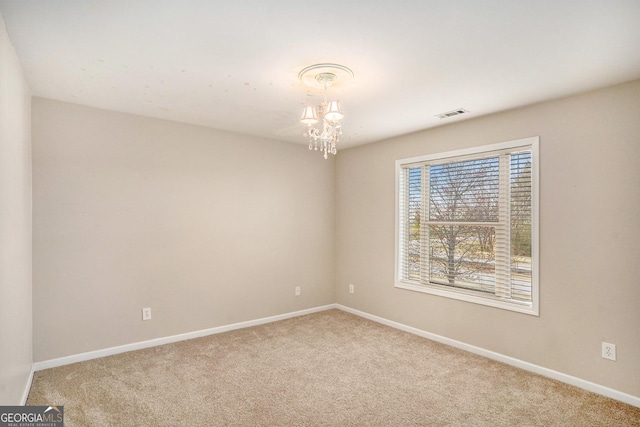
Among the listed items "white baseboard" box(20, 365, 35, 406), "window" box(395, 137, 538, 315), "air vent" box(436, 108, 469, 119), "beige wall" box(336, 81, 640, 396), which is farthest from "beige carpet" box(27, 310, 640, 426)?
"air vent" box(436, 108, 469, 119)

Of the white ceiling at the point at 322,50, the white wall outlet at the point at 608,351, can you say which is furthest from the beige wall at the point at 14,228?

• • •

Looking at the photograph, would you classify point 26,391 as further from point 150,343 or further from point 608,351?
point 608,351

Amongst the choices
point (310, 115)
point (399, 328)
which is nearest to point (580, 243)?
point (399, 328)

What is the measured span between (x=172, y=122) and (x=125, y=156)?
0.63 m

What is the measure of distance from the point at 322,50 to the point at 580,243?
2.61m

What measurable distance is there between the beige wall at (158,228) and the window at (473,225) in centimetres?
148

• • •

Locate each line in the records that contains the word "distance", matching case, and copy those lines.

**FULL ANSWER**
What is the measure of distance from the point at 322,50 to the point at 580,243?
What measurable distance is there between the beige wall at (158,228) and the window at (473,225) in centimetres?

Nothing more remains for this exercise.